Hunting, of course, is hard for many Americans to swallow.
In part, that's a matter of history. From the Puritans, who saw hunting as a sign of degeneracy in both European nobles and American Indians, to lionized hunters like Daniel Boone and Theodore Roosevelt to our modern stereotype of hunters as reckless rednecks, we have inherited a wildly conflicted legacy.
In part, it's a matter of current events. Some hunters take dangerous shots at unidentified flashes of movement, occasionally resulting in tragedy. Some take marginal shots at animals, with little care for the suffering inflicted or the risk of a slow, painful death.
We are -- and should be -- troubled by such behavior. But we should also see it for what it is: the dark side not just of hunting but of our culture as a whole.
As writer and hunter Ted Kerasote pointed out years ago, recklessness and disrespect are hardly unique to thoughtless hunters. As a society, we engage in all kinds of gratuitously harmful behavior, from drunk driving and factory farming to rapacious development and agricultural practices that cause soil erosion and poison birds by the tens of millions (PDF). Poor hunter conduct -- attributable to the willful actions of individual members of a minority -- serves as a lightning rod for disapproval, but it is not particularly unusual.
In great part, our difficulty with hunting stems from the simple fact that we are disturbed by the killing of animals. Most burger-wolfing Americans don't want to know what happens in slaughterhouses.
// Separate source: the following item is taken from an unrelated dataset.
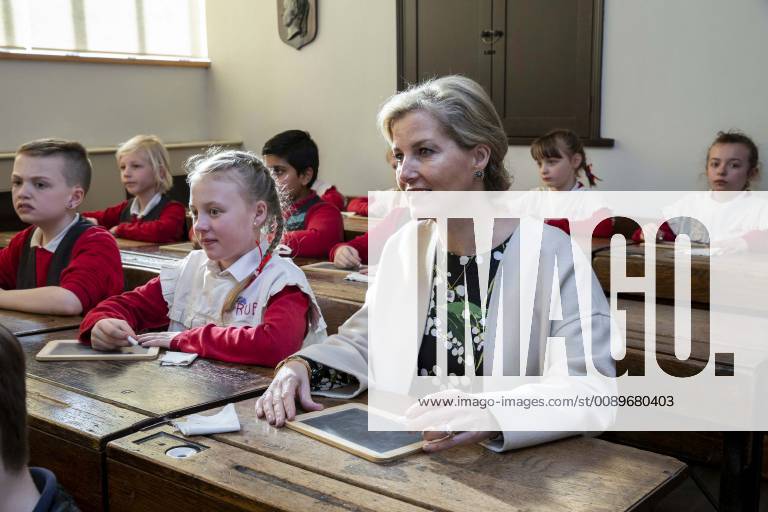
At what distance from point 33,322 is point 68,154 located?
699 mm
Most yogurt-scooping vegetarians don't want to know that dairy farming depends on the constant butchering of male calves for veal. As a salad-munching vegan, I didn't want to know about the impacts of agriculture.
Unlike going to the grocery store, the idea of hunting brings us face to face with animal death. Though hunters may go days, weeks, and even years without shooting an animal or bird, we all know that they intend to kill eventually.
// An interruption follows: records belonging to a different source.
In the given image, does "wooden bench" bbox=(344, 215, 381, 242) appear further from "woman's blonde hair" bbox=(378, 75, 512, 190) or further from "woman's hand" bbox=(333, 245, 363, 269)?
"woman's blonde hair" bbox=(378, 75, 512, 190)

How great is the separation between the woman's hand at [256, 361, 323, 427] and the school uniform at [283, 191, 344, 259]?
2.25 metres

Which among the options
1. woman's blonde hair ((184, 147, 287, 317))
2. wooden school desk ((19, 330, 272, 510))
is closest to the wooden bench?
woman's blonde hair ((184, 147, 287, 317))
Fifteen years ago, I found such voluntary participation unfathomable. In my imagination, I painted hunters with a dark brush. At best, I thought, they must be callous and ignorant. Now, after nearly a decade as a hunter, I think hunting deserves a fair hearing.
Other Americans are concluding the same. As the local food movement grows, vegetarians and omnivores alike are seeking paths to responsible dietary citizenship. Disturbed by the industrialized food system's impacts on humans, other animals, and the wider natural world, many of us are supporting local farmers. Many are planting gardens or raising backyard chickens. And some are taking up rifles, shotguns, and bows.
Though hunting will never provide a substantial portion of our national food supply -- deer hunting, for instance, yields roughly 300 million pounds of venison per year, less than one pound per American (PDF) -- it can be significant for individual families. Four of the past five autumns, I have hiked into the woods with a rifle, waited patiently, killed swiftly, and dragged home 70-100 pounds of healthy, local, sustainable, free-range meat.
Over the past two years, articles on hunting for food have appeared in newspapers and magazines across the country. From New York and Virginia to Arizona and Wisconsin, people are enrolling in classes designed for what I call "adult-onset hunters." Others are learning on their own or getting guidance from lifelong hunters they know personally.
Even if this surge of interest in hunting proves to be a passing trend, it has already begun the important work of busting stereotypes. As more Americans find that hunters exist within their circles of family and friends, hunters are getting harder to pigeonhole. Shattered stereotypes offer us a chance to think and see with greater clarity.
As we continue to reassess our relationships with food and nature, hunting -- like agriculture -- should be examined with a discerning eye. Approached with hubris, it can perpetuate the worst of who we are: humans at our greediest and most careless. Approached with humility, it can encourage the best of who we are: humans at our wisest and most mindful.